Written task> Reproduce exactly the lines below, starting with the line that contains "Sort these objects" and ending with the last line of the records, both included, and nothing else.

○ ○ ○

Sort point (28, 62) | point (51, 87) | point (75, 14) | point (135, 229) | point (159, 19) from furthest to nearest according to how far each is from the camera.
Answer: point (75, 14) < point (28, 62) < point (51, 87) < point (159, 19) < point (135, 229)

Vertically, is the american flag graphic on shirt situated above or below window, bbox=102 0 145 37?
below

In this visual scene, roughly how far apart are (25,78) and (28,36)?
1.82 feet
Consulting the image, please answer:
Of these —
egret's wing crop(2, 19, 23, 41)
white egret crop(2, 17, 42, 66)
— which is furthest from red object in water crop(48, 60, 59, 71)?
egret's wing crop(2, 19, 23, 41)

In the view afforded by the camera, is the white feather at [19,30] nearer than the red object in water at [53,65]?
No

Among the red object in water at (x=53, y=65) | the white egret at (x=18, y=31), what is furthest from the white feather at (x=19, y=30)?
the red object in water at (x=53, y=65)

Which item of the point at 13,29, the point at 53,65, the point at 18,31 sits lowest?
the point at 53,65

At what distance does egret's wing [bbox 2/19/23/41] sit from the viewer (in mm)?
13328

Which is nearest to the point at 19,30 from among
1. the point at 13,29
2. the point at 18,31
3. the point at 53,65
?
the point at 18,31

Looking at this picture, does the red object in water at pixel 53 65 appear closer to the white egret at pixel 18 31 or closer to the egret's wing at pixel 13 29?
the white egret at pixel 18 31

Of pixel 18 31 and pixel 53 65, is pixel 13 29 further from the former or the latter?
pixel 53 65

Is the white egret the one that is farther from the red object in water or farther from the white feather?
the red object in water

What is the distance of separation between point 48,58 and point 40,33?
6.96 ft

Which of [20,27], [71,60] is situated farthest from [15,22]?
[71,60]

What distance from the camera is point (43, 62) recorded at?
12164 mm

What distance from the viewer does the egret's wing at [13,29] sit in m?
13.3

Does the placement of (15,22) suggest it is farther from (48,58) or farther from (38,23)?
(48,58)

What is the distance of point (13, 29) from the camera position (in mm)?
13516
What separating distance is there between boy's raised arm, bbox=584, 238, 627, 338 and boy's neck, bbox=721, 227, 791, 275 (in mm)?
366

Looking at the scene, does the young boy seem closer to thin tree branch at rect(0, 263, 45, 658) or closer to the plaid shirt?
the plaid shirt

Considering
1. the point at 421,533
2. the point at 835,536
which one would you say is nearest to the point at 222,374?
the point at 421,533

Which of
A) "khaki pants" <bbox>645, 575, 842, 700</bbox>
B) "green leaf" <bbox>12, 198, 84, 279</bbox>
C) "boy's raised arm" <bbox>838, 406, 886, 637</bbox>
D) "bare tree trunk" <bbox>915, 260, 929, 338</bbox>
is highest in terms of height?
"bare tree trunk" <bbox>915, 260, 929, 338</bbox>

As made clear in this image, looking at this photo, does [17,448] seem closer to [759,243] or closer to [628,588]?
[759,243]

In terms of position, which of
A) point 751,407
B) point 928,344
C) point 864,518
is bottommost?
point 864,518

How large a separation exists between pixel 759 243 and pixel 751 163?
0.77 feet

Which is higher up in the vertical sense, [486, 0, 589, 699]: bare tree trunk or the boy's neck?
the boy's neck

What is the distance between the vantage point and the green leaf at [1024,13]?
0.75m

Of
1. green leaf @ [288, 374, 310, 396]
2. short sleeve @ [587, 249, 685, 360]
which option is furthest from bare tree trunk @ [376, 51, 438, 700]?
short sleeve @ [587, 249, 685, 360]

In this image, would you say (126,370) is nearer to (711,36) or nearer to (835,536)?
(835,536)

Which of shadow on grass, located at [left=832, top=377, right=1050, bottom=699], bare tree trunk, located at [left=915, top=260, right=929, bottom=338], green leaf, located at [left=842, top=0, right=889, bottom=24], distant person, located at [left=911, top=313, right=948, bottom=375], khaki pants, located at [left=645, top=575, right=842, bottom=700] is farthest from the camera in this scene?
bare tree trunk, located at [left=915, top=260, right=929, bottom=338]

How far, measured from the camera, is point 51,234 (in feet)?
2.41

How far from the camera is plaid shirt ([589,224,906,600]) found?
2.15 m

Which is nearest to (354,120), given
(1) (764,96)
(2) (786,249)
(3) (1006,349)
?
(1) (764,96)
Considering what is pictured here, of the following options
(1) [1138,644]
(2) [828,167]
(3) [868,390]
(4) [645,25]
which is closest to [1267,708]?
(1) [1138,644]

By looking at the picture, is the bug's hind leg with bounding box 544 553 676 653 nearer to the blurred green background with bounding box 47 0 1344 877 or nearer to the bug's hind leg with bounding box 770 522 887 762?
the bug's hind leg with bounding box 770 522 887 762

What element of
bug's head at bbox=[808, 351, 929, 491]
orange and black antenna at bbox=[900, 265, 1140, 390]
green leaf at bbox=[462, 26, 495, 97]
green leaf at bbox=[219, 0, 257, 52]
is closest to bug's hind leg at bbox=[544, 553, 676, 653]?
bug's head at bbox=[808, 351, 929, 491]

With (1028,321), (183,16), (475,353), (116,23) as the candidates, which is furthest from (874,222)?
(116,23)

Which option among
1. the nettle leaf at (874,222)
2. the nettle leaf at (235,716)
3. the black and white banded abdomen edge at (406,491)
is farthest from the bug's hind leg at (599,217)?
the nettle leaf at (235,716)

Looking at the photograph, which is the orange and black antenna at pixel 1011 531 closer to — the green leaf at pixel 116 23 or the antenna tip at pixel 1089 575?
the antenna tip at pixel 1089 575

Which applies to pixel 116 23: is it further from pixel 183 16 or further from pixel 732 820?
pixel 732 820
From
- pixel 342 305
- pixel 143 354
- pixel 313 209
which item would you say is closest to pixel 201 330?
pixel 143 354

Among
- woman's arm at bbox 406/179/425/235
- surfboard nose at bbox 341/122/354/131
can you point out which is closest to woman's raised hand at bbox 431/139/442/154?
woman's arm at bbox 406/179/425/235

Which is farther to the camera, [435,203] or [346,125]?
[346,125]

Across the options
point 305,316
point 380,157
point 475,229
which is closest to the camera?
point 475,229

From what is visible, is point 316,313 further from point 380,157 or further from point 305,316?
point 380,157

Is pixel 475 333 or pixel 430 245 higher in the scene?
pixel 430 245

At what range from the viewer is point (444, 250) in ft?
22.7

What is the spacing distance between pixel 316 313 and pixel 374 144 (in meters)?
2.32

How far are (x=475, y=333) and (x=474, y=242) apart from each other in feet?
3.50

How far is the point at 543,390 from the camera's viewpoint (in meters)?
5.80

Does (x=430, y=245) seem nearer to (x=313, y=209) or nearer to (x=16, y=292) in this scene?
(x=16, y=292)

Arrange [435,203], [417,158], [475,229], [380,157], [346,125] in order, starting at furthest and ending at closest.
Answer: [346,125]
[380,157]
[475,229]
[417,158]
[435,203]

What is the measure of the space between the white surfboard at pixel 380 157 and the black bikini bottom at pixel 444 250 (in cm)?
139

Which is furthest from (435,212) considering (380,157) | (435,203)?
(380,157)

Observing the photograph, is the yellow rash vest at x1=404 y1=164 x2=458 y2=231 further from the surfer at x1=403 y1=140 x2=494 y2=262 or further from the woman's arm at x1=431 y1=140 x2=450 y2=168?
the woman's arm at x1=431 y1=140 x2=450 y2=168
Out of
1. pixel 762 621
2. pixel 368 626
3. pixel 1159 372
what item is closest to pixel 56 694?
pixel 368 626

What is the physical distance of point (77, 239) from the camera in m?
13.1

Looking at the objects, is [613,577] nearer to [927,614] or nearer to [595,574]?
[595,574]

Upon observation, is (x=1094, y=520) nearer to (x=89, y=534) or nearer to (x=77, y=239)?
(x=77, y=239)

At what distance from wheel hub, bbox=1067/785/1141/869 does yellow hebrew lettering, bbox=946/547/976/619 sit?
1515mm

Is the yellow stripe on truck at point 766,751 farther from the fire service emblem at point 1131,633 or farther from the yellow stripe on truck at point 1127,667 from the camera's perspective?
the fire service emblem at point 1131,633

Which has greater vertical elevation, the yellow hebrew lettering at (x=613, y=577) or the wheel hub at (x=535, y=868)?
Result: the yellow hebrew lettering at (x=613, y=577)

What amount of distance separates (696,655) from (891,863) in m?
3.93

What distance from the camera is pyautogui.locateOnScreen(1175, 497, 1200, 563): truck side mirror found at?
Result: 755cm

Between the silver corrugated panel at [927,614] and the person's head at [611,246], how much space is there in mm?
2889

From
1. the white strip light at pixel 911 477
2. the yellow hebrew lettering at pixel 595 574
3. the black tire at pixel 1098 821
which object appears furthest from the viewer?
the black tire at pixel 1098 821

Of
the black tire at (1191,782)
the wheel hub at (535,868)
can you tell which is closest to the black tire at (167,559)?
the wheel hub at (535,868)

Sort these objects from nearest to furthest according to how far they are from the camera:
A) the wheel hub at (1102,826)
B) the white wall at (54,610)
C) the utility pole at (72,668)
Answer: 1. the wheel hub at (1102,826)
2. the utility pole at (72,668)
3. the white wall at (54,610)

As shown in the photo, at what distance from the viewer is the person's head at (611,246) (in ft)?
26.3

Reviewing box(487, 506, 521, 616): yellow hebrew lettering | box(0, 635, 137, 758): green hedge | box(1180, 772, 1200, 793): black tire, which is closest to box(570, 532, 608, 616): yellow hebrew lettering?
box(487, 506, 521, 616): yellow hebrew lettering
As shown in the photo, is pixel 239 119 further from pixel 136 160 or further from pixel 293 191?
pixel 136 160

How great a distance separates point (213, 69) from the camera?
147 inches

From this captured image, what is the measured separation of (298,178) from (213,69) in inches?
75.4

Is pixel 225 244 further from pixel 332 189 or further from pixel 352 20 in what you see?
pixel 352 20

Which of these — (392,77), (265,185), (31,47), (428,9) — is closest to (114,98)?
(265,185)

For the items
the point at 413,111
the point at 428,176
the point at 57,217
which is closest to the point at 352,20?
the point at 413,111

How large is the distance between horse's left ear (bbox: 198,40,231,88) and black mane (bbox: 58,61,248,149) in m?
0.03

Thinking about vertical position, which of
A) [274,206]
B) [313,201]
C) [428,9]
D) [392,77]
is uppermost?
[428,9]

○ ○ ○

Exercise answer>
Sort these objects from nearest to furthest according to how far they are from the camera:
A) the wheel hub at (1102,826)
B) the white wall at (54,610)
C) the utility pole at (72,668)
Answer: 1. the wheel hub at (1102,826)
2. the utility pole at (72,668)
3. the white wall at (54,610)

As shown in the photo, at what distance from the viewer is the person's head at (611,246) (in ft)?
26.3

Reviewing box(487, 506, 521, 616): yellow hebrew lettering | box(0, 635, 137, 758): green hedge | box(1180, 772, 1200, 793): black tire, which is closest to box(570, 532, 608, 616): yellow hebrew lettering?
box(487, 506, 521, 616): yellow hebrew lettering
As shown in the photo, is pixel 239 119 further from pixel 136 160 or further from pixel 293 191?
pixel 136 160

How great a distance separates point (213, 69) from the camera?
147 inches

From this captured image, what is the measured separation of (298,178) from (213,69) in inches?
75.4

Is pixel 225 244 further from pixel 332 189 or further from pixel 352 20 in what you see?
pixel 352 20

Which of these — (392,77), (265,185), (31,47), (428,9) — is closest to (114,98)?
(265,185)

For the items
the point at 413,111
the point at 428,176
the point at 57,217
which is closest to the point at 352,20?
the point at 413,111

How large is the distance between horse's left ear (bbox: 198,40,231,88) and black mane (bbox: 58,61,248,149) in m?
0.03

Thinking about vertical position, which of
A) [274,206]
B) [313,201]
C) [428,9]
D) [392,77]
is uppermost?
[428,9]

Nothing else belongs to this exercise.